Protocols which were once seeing rising adoption, but which have now fallen out of fashion include:

  • OpenID 2, a web SSO protocol which allows people to authenticate their control of a specific URL. (Note that this has no relation to OpenID Connect, which is built on top of OAuth, and which arguably fills a very different set of use cases.)

  • LID, a web SSO protocol similar to and which was competing with OpenID 2 around the same time, but which was less popular.

Local APIs. Finally, some discussion should be given to system-local authentication APIs. These are not protocols, but are adjacent to them.

PAM (Pluggable Authentication Modules) is something of a de facto standard for local authentication in the *nix sphere. It is almost universally used for local authentication on Linux and is also frequently used on other *nix OSes. PAM provides a plugin-based authentication facility; PAM plugins are dynamic-link libraries which can be loaded at runtime to provide arbitrary authentication logic; the PAM plugins used are determined by system configuration, and PAM can thus be reconfigured as desired.

While highly extensible, PAM is nonetheless limited as it is designed to support terminal-interactive login applications. A PAM module submits a series of zero or more interactive prompts to the user (such as "Password: ") and as such, cannot support SSO authentication methods such as Kerberos (although PAM modules exist which can prompt for a user's Kerberos password and do the initial Kerberos sign on).

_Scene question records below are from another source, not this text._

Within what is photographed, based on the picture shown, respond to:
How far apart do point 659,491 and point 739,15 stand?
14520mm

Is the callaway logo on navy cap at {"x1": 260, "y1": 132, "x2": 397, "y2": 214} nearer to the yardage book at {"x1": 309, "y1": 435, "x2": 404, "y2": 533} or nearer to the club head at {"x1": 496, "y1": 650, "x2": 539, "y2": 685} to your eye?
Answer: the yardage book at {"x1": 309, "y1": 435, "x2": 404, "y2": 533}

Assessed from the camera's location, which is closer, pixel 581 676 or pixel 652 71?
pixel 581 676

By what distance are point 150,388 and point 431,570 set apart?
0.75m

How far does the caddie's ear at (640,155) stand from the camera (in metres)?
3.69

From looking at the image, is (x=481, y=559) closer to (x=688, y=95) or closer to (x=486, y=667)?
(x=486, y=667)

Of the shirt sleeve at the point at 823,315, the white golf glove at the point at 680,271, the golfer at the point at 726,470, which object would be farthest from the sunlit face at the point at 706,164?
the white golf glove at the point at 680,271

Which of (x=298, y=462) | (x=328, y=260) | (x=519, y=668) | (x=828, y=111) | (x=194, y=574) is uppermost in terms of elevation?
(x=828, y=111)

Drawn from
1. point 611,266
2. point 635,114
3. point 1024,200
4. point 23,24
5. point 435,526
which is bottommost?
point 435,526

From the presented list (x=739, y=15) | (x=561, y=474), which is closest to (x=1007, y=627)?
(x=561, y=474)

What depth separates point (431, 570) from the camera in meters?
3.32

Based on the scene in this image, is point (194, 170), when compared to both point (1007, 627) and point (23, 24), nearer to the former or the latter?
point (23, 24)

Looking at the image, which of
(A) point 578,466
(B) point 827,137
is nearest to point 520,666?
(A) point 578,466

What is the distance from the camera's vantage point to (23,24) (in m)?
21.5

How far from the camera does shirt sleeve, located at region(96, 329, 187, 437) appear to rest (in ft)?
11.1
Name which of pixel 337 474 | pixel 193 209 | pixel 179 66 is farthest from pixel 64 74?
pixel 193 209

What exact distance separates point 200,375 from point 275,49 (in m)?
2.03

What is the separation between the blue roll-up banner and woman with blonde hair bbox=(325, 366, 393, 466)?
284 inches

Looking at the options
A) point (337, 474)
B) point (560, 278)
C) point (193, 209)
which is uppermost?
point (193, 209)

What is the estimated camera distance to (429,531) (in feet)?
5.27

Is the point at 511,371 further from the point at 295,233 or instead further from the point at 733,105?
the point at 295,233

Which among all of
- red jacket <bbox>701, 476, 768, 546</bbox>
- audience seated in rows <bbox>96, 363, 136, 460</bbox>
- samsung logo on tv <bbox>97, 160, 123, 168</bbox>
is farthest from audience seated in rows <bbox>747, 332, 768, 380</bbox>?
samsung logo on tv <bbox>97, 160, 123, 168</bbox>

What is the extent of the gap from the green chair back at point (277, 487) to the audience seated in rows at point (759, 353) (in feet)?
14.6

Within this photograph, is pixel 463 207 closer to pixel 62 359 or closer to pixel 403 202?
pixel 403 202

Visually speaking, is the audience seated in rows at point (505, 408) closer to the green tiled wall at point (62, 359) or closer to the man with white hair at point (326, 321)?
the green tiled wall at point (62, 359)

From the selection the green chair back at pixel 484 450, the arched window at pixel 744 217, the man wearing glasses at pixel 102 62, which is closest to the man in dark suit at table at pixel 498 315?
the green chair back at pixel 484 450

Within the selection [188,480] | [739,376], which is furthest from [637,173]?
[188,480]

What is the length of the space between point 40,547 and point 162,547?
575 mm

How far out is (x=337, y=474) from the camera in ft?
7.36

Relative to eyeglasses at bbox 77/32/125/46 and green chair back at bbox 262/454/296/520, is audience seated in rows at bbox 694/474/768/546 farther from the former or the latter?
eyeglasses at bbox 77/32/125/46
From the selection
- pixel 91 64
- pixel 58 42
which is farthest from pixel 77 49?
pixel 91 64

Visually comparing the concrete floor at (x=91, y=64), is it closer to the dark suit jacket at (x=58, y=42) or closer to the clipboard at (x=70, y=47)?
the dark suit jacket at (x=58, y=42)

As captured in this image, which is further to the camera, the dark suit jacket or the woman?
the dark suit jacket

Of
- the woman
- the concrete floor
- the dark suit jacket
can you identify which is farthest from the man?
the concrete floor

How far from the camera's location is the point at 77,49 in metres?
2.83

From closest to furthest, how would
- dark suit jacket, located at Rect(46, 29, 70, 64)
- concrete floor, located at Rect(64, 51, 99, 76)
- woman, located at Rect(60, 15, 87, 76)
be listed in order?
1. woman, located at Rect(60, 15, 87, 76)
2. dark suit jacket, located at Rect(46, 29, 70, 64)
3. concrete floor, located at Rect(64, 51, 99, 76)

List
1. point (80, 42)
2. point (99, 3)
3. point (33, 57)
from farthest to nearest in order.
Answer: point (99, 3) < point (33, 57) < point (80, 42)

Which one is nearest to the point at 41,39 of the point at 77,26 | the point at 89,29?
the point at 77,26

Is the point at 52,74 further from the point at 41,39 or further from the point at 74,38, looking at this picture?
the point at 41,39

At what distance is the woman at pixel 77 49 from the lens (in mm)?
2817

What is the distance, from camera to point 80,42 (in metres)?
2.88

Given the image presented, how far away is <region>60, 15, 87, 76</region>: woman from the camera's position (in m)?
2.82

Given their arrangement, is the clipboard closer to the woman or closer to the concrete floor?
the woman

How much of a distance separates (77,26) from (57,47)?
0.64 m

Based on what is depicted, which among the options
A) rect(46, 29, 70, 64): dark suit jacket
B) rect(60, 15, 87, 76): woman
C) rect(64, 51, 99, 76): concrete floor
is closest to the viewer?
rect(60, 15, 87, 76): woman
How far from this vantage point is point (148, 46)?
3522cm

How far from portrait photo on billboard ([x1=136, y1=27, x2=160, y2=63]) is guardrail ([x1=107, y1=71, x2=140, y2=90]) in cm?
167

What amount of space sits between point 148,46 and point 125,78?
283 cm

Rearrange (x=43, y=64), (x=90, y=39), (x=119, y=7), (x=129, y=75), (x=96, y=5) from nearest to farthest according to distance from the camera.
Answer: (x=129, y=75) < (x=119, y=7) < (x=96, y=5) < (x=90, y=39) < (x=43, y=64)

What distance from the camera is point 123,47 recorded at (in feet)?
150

While PAM is primarily designed to support terminal-interactive login, it is feasible and common for PAM to also be used as the backend for some application protocols (as the backend for SASL PLAIN, for example). However, this requires that an application server understand (or correctly guess) the semantics of the line prompts issued by PAM modules. As an example, the Dovecot IMAP server assumes that if a PAM module asks for a line of input with no character echo, that it is asking for a password; and that if the module asks for a line of input with character echo enabled, that it is is asking for a username. Thus, while PAM modules could be written to support e.g. authentication via a TOTP hardware key and prompt for a six-digit value at a terminal, non-terminal applications (such as SASL applications) could not support this unless specifically designed to support the prompts of said modules.

GSSAPI is another local API, this time with a formal standard. It is designed for network application (rather than terminal-interactive) use, and is most commonly used to enable authentication via Kerberos SSO. In fact, despite being a general-purpose API intended to be extensible to arbitrary authentication schemes, it is almost exclusively used for the Kerberos, SPNEGO and NTLM applications. GSSAPI can be used via any SASL application via the SASL GSSAPI method.

Conclusions. This article might be a bit of a mess by usual standards; it's a one-session braindump. Nonetheless, here it is.

  • 2020-09-23: First published.
  • 2020-10-11: Corrected article: HTTP can in fact advertise support for multiple authentication schemes (sentence “Unlike SASL, ...”).